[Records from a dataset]
--------------------------------

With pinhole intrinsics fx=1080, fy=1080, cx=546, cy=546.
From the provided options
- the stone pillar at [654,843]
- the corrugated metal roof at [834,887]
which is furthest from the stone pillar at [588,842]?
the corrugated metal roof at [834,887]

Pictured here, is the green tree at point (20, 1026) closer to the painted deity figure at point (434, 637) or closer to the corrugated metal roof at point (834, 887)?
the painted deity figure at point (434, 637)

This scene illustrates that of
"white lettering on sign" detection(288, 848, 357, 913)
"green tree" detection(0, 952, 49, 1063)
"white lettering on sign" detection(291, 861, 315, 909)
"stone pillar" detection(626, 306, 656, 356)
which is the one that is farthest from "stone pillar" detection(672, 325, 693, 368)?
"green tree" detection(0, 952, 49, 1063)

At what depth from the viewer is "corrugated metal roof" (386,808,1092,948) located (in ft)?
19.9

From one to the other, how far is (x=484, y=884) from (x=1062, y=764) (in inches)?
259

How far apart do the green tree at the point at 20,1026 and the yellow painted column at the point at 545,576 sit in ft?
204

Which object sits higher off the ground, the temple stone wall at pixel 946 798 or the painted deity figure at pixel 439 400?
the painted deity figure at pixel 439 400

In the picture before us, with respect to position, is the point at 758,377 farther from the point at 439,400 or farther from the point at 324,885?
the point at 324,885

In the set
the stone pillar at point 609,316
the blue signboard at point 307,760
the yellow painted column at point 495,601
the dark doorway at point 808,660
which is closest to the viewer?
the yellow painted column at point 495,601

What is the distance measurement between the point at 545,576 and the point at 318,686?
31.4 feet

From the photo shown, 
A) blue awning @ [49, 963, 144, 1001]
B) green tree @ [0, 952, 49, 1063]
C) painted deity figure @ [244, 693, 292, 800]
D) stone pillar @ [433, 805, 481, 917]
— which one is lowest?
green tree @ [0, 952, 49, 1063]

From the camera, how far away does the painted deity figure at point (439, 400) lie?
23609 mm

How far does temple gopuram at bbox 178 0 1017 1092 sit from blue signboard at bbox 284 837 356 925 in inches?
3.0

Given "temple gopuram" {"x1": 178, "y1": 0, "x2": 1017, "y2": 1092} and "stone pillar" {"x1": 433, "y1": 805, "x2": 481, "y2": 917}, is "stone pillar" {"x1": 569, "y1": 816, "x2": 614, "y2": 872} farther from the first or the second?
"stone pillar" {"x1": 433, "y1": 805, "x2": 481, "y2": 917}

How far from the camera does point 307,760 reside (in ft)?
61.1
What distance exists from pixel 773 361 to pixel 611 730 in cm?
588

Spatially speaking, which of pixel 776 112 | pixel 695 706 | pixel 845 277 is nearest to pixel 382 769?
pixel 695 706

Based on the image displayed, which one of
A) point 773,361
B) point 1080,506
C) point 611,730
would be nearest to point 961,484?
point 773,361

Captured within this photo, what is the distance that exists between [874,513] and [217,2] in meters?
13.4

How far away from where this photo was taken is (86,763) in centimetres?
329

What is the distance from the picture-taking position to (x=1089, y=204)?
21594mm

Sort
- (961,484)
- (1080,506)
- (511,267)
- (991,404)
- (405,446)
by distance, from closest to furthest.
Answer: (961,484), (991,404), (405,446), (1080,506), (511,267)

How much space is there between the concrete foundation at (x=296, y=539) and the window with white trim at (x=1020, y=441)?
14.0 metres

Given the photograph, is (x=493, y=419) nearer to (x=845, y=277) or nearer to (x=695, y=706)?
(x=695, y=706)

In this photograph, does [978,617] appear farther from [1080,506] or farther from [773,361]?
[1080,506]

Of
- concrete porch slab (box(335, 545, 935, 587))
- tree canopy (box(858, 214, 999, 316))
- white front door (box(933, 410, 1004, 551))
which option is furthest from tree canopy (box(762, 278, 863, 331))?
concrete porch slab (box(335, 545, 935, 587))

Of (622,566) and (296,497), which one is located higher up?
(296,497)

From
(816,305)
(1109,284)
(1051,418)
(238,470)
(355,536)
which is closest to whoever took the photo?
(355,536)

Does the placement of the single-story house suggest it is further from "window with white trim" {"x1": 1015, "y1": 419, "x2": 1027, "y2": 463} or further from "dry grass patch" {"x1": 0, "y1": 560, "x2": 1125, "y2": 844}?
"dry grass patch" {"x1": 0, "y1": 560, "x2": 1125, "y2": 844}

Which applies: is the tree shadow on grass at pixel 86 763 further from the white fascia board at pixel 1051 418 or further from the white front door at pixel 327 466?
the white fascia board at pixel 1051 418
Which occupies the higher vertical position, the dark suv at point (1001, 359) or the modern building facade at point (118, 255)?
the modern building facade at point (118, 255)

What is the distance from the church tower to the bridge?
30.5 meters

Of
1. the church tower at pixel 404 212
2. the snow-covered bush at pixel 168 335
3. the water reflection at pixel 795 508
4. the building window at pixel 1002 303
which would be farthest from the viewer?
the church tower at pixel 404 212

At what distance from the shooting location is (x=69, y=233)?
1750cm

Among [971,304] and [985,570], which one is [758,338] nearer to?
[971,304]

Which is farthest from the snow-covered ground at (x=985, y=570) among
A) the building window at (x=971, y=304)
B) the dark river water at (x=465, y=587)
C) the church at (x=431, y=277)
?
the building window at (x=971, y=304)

--------------------------------

Given request -
Your task is to output exactly the lines running from the one with "Does the placement" through the final line of the material above, with both ends included.

Result for this exercise -
Does the placement of the single-story house suggest it is further from "window with white trim" {"x1": 1015, "y1": 419, "x2": 1027, "y2": 463} or further from "dry grass patch" {"x1": 0, "y1": 560, "x2": 1125, "y2": 844}?
"dry grass patch" {"x1": 0, "y1": 560, "x2": 1125, "y2": 844}

Which applies: is the tree shadow on grass at pixel 86 763 further from the white fascia board at pixel 1051 418 or further from the white front door at pixel 327 466?
the white fascia board at pixel 1051 418
Which occupies the higher vertical position, the dark suv at point (1001, 359) or the modern building facade at point (118, 255)?
the modern building facade at point (118, 255)

What is the distance from the church tower to the bridge?
30.5 meters

Of
1. the church tower at pixel 404 212
2. the snow-covered bush at pixel 168 335
3. the water reflection at pixel 795 508
4. the building window at pixel 1002 303
which would be farthest from the viewer?
the church tower at pixel 404 212

At what distance from the shooting location is (x=69, y=233)?
1750cm

Among [971,304] and [985,570], which one is [758,338] nearer to?
[971,304]

Which is farthest from the snow-covered ground at (x=985, y=570) among
A) the building window at (x=971, y=304)
B) the dark river water at (x=465, y=587)
C) the church at (x=431, y=277)
?
the building window at (x=971, y=304)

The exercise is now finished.